→ **DESCRIPTION OF THE TASK**: Would you give back exactly the lines from the line with "Pure Keratin Silicone-free" through the end of the entries below, both included, but none of the pictures?

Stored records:

________

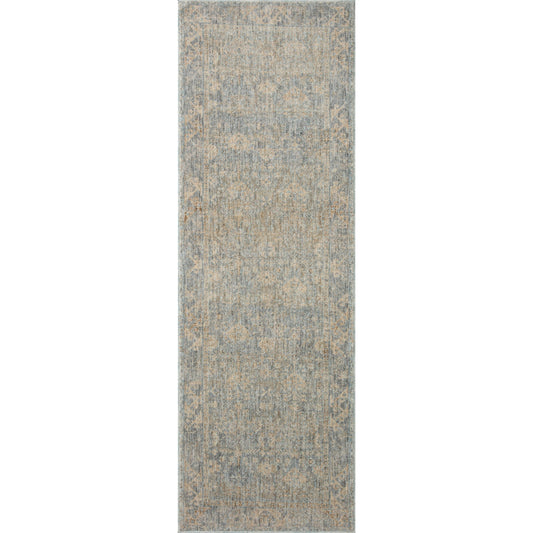 Blake BLA-01 Rug by Angela Rose x Loloi in sky, beige. Made from 100% polyester in a unique style.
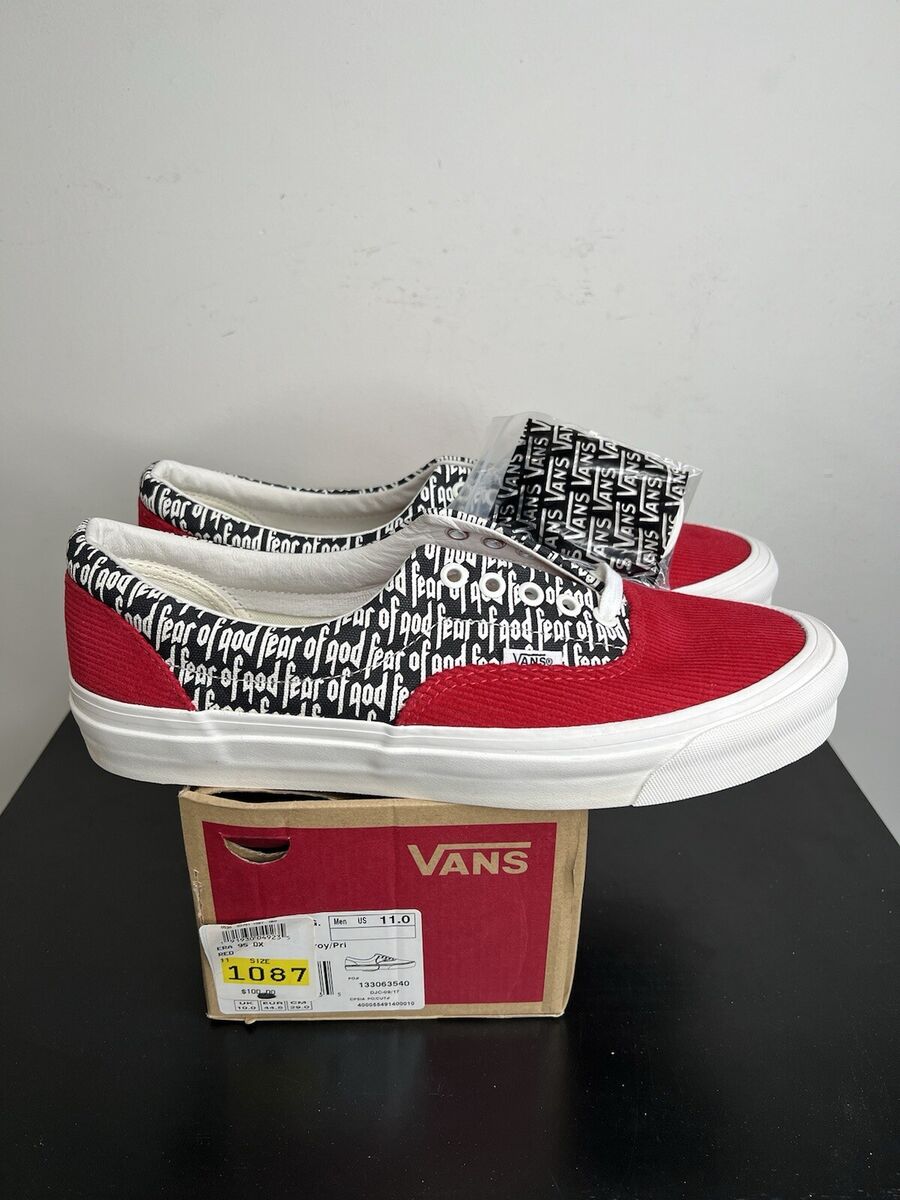 Fear Of God x Vans Era 95 DX FoG Collection 2 Red 2017 Jerry Fear Of God x Vans Era 95 DX FoG Collection 2 Red 2017 Jerry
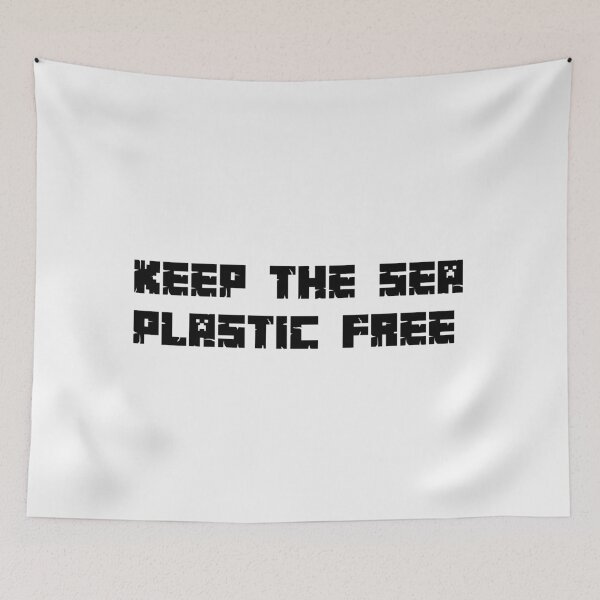 Item preview,  keep the sea plastic free designed and sold by sarina G.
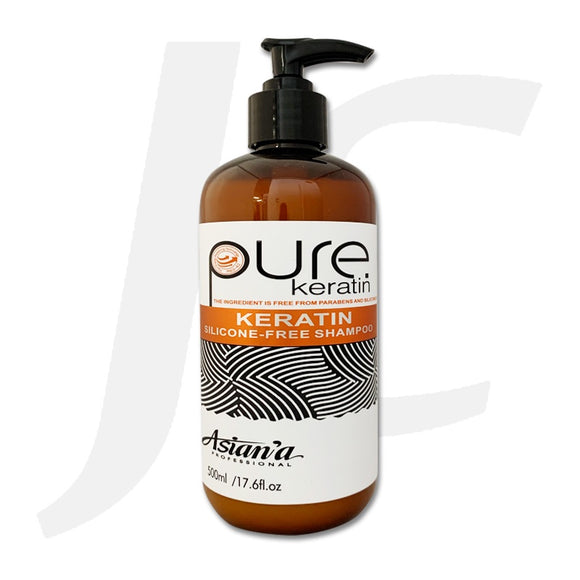 Pure Keratin Silicone-free Shampoo Asian'a Professional 500ml J14PS5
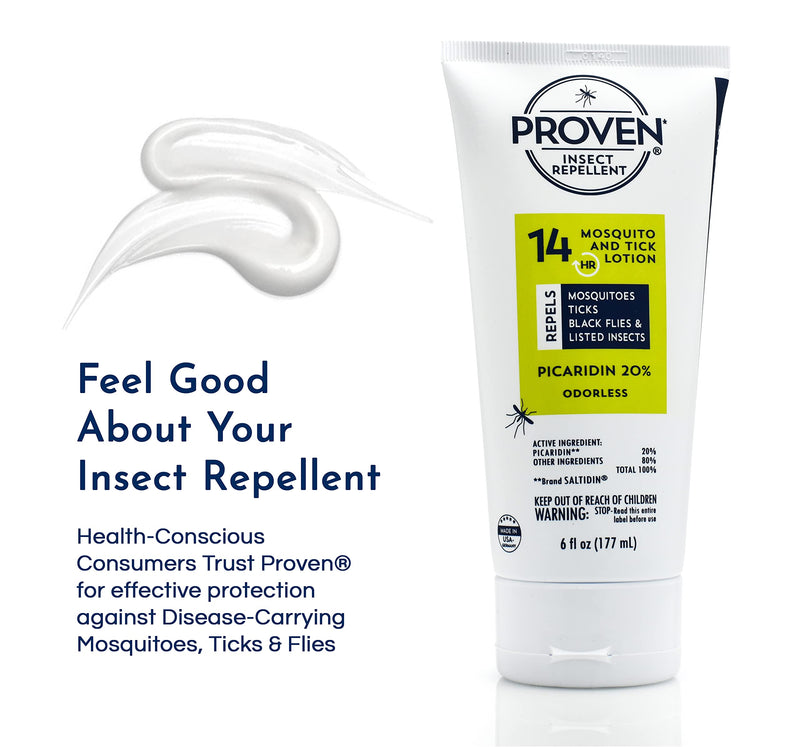 [Australia] - Proven Insect Repellent Lotion, Keep Mosquitoes, Ticks and Flies Off, DEET Alternative Repellent, Up to 14-Hour Protection, Great for Outdoor Camping and Hiking, 6 Ounce, Odorless Lotion Unscented 6 Fl Oz (Pack of 1)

________

→ **SOLUTION**:
 Pure Keratin Silicone-free Shampoo Asian'a Professional 500ml J14PS5
 [Australia] - Proven Insect Repellent Lotion, Keep Mosquitoes, Ticks and Flies Off, DEET Alternative Repellent, Up to 14-Hour Protection, Great for Outdoor Camping and Hiking, 6 Ounce, Odorless Lotion Unscented 6 Fl Oz (Pack of 1)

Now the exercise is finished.